Why a manual prod gate, not auto-promote
Sandbox passing doesn't mean prod is the right time to ship — there's an investor demo running, on-call just changed, customer escalation in flight. A human gate keeps deployment control with someone who knows what's happening operationally, while sandbox deployment stays auto and frictionless for testing.
Why changeset filtering
Without changeset filters, every push to main would rebuild every container in the monorepo. With six services, that's six redundant builds for what's often a one-service change. `changesets: { includePaths }` reads the git diff and skips steps whose paths weren't touched.
#!/usr/bin/env bash
# ecr_deploy.sh — builds and pushes per environment
set -euo pipefail
env="$1" # dev | beta | sandbox | prod
case "$env" in
dev) repo="api-dev" ;;
beta) repo="api-beta" ;;
sandbox) repo="api-sandbox" ;;
prod) repo="api" ;;
*) echo "unknown env: $env"; exit 2 ;;
esac
# Validate required env-specific secrets are set
for v in DB_HOST OPENAI_API_KEY OTEL_EXPORTER_OTLP_ENDPOINT; do
k="${env^^}_$v" # e.g. DEV_DB_HOST
: "${!k:?missing required secret: $k}"
done
# Authenticate with ECR
aws ecr get-login-password --region ap-south-1 \
| docker login --username AWS --password-stdin \
"$AWS_ACCOUNT.dkr.ecr.ap-south-1.amazonaws.com"
docker build \
--platform linux/amd64 \
--build-arg "DB_HOST=${!env^^}_DB_HOST" \
-t "$repo:latest" .
docker tag "$repo:latest" "$AWS_ACCOUNT.dkr.ecr.ap-south-1.amazonaws.com/$repo:latest"

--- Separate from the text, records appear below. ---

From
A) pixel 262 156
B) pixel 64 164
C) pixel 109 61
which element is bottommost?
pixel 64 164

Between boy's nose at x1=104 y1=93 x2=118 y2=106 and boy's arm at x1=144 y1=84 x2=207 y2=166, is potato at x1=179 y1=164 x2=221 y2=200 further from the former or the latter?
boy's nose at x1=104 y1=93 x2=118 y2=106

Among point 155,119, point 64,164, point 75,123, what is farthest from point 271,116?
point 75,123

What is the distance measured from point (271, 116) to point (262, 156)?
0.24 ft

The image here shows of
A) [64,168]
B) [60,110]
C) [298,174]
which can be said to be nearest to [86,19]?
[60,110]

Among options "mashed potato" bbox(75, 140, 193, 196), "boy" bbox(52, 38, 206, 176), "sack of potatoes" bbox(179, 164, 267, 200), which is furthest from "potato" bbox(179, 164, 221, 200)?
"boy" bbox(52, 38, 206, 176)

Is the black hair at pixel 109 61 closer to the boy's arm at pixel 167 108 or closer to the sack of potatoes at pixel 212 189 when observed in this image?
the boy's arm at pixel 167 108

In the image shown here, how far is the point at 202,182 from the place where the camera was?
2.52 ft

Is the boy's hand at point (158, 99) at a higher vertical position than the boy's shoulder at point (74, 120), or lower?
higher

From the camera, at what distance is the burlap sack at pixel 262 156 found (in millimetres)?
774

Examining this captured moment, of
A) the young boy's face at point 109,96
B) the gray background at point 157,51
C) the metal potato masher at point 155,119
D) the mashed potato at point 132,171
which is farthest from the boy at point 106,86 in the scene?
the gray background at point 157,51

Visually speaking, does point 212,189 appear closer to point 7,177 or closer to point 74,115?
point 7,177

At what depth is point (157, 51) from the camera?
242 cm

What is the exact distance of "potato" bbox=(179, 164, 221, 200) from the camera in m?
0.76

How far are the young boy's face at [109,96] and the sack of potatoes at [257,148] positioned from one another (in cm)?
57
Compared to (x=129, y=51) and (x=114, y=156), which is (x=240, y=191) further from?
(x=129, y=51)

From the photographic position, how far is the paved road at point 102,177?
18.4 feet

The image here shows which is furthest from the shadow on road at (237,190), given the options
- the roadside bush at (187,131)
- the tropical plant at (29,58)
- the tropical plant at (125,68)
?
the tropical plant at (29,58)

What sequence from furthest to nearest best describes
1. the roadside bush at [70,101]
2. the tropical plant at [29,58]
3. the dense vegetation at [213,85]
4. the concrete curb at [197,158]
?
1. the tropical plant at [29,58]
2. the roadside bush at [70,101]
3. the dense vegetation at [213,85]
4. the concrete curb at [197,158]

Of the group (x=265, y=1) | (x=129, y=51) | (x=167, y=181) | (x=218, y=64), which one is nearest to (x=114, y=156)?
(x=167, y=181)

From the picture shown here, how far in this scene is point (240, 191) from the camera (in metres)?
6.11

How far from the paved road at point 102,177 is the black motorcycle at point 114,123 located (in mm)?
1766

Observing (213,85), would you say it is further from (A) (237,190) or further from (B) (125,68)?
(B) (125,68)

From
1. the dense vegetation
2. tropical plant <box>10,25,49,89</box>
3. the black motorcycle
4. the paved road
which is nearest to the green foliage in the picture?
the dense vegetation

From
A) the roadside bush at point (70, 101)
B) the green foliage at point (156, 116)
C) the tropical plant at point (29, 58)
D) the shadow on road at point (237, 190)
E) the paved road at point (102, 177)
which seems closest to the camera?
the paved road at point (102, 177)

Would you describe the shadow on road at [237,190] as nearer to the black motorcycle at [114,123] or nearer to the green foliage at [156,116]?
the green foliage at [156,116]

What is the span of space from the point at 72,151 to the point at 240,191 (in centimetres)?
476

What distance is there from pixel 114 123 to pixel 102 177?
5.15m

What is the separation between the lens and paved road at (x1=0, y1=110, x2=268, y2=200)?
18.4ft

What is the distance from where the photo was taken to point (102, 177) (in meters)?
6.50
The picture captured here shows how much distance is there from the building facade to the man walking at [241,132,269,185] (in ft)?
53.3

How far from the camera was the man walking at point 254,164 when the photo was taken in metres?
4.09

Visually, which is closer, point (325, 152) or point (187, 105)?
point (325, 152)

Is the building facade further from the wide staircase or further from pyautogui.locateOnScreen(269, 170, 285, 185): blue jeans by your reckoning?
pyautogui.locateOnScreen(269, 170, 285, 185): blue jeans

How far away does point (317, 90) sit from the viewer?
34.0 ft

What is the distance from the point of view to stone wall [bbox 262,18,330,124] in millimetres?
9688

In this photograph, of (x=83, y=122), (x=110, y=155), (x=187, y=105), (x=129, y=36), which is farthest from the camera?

docker push "$AWS_ACCOUNT.dkr.ecr.ap-south-1.amazonaws.com/$repo:latest"
Impact
A push to `develop` reaches dev in under five minutes, fully hands-off. The manual prod gate has caught at least one accidental tag promotion. Multi-service repo behavior is correct: a Streamlit-only change doesn't waste CI minutes rebuilding the API container, and the API change in the same PR redeploys only the API service.